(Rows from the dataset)
* Begin *

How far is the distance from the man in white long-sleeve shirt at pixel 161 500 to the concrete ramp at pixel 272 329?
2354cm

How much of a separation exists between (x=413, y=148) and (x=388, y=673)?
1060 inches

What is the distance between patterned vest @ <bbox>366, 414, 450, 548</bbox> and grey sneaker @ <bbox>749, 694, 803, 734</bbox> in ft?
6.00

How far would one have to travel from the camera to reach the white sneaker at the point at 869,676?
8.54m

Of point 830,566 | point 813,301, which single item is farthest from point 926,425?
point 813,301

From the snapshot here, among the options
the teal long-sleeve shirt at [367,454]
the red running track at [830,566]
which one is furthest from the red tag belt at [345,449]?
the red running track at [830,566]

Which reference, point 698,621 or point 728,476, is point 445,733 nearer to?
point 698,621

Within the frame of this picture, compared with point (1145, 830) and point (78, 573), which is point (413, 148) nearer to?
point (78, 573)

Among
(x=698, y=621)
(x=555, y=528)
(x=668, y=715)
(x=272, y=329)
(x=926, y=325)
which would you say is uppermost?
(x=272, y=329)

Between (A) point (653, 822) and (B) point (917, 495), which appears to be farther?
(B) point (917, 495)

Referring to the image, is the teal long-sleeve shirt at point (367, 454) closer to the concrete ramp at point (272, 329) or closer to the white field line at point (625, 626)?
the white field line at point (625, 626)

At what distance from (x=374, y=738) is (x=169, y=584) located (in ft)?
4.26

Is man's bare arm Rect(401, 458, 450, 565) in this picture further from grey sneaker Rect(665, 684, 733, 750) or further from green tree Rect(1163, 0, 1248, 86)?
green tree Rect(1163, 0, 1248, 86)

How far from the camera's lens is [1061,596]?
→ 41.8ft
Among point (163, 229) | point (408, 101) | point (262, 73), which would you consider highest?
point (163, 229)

* End *
* Begin *

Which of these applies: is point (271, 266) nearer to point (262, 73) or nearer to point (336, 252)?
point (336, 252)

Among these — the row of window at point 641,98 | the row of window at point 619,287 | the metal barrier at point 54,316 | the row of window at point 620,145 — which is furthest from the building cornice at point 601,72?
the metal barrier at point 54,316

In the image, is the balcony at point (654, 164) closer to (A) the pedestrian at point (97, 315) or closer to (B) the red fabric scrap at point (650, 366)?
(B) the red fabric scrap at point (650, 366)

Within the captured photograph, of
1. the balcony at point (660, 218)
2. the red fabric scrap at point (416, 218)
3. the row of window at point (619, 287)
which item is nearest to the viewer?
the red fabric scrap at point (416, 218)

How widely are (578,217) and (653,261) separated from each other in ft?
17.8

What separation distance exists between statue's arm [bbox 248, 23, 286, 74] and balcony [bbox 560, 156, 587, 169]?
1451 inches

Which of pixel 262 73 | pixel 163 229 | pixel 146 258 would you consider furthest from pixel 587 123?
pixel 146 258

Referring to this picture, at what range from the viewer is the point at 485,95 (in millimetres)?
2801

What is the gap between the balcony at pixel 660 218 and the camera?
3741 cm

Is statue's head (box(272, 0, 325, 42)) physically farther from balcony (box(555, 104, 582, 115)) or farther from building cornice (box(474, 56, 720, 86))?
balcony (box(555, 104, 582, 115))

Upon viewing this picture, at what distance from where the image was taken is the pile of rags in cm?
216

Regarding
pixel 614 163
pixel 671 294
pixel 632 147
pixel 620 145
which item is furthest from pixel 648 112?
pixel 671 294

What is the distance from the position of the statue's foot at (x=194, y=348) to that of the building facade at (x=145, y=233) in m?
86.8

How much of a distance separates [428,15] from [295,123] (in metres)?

* End *

Return each line of the material above that contains the string "teal", treating uppercase and lowercase as different.

EXERCISE ANSWER
the teal long-sleeve shirt at [367,454]
Referring to the image, is the teal long-sleeve shirt at point (367, 454) closer to the concrete ramp at point (272, 329) or closer to the white field line at point (625, 626)?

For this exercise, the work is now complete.